O Código Penal não diz o que é imputabilidade, dizendo, ao contrário, o que é inimputabilidade, nos arts. 26, 27 e 28, § 1º. Assim, para saber se o agente do fato típico e ilícito era imputável, é necessário verificar se não era inimputável, com base nas normas penais permissivas exculpantes mencionadas.
Ali estão os requisitos para aferição da inimputabilidade.

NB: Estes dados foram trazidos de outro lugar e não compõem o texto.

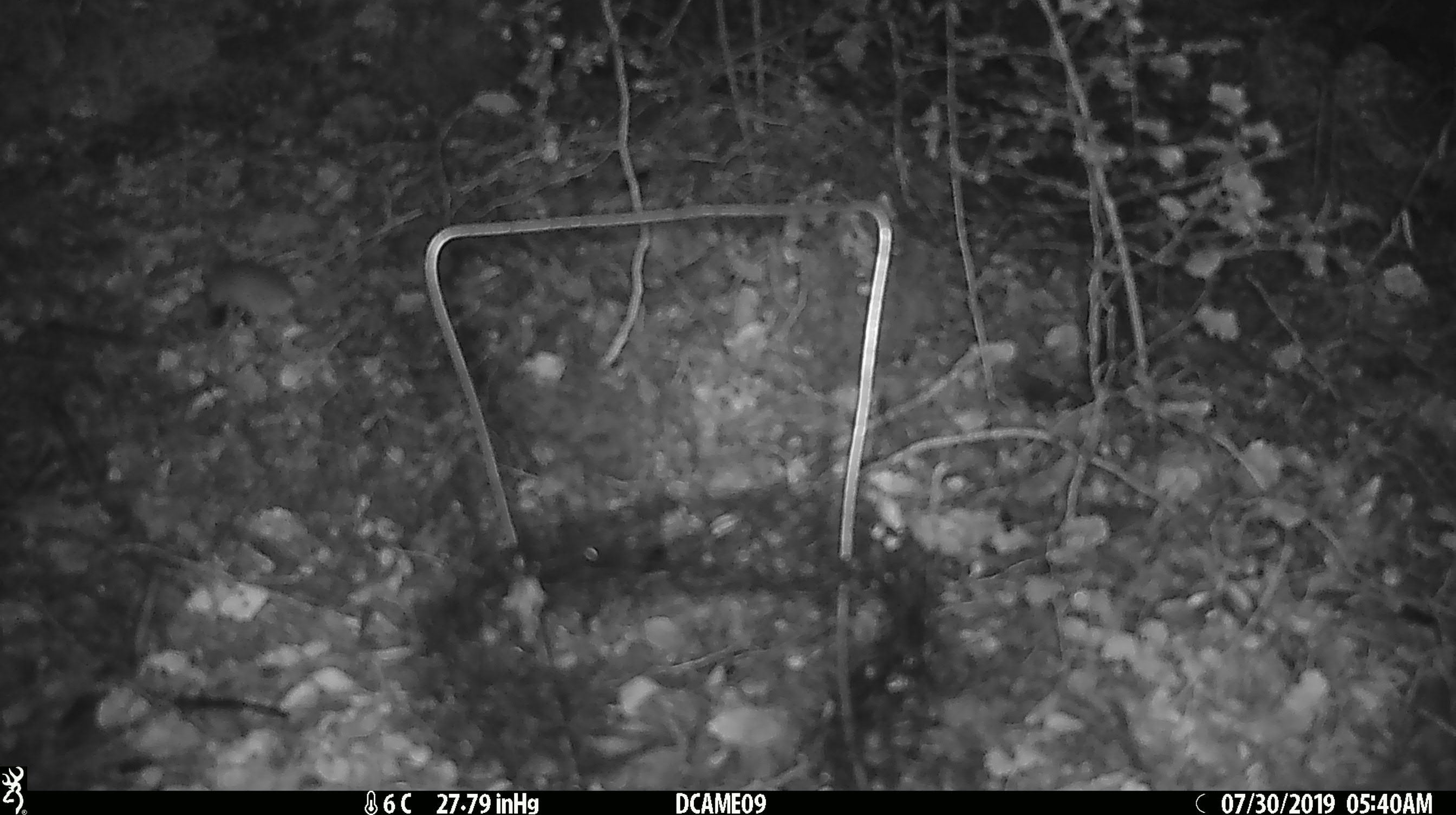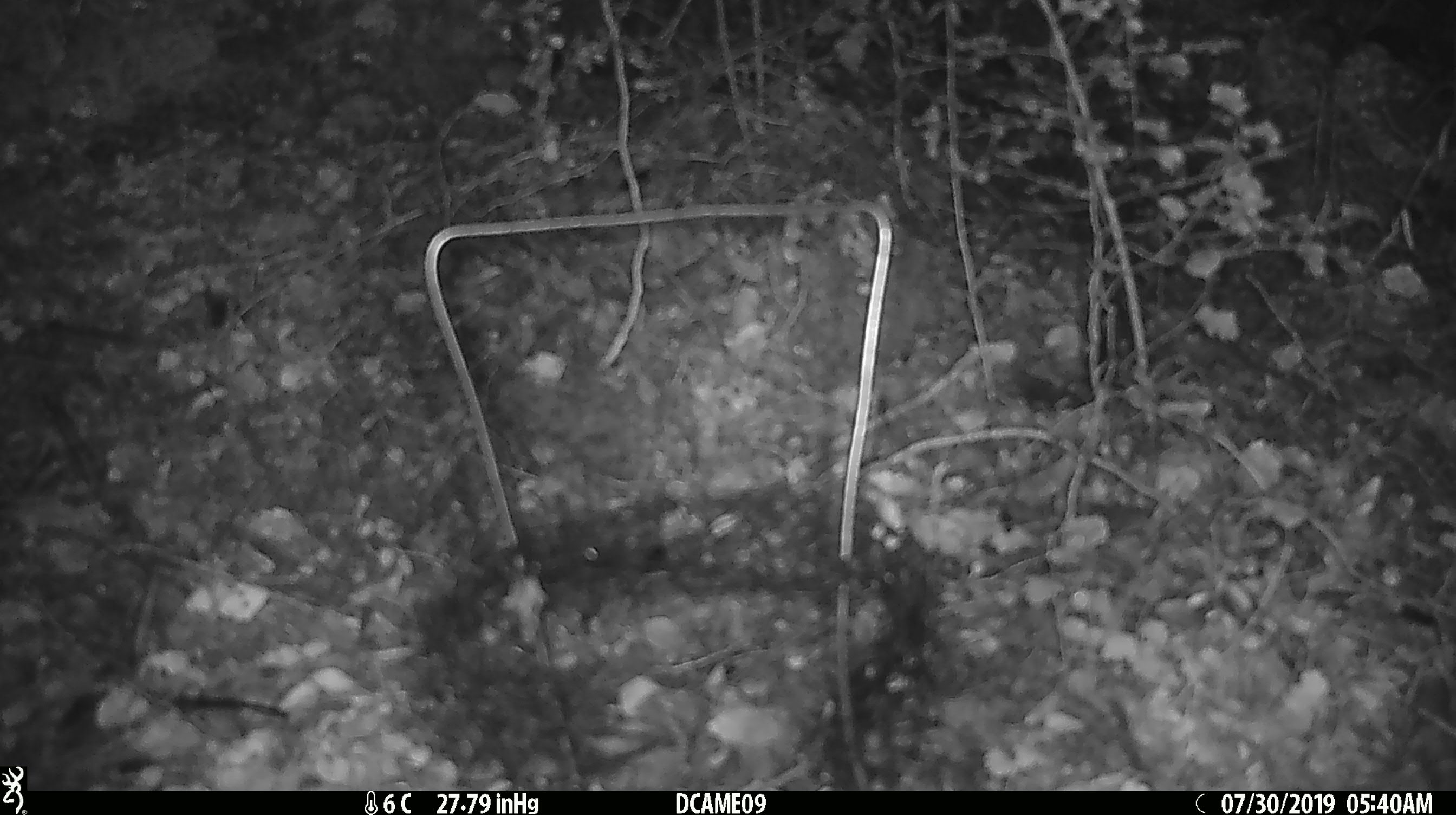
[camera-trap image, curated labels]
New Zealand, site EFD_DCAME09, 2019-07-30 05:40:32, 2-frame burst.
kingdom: Animalia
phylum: Chordata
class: Mammalia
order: Rodentia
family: Muridae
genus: Mus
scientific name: Mus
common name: mouse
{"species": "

Ausentes, o agente será imputável, capaz de responder por seus atos, perante a justiça penal.
São três as espécies de inimputabilidade, conforme seja seu requisito causal: a primeira é a decorrente de doença mental, desenvolvimento mental incompleto ou retardado; a segunda, causada pela menoridade do sujeito, e, finalmente, a proveniente de embriaguez completa, fortuita ou por força maior.
Dispõe o art. 26:
“É isento de pena o agente que, por doença mental ou desenvolvimento mental incompleto ou retardado, era, ao tempo da ação ou da omissão, inteiramente incapaz de entender o caráter ilícito do fato ou de determinar-se de acordo com esse entendimento.”
O Código Penal adotou o sistema biopsicológico de aferição da inimputabilidade, segundo o qual será inimputável o indivíduo que portar uma anomalia psíquica e, ao mesmo tempo, em decorrência dela, apresentar incapacidade de entendimento ou de determinação.
O pressuposto biológico, que é o requisito causal dessa inimputabilidade, é ser o agente portador de uma doença mental, de desenvolvimento mental incompleto ou de desenvolvimento mental retardado.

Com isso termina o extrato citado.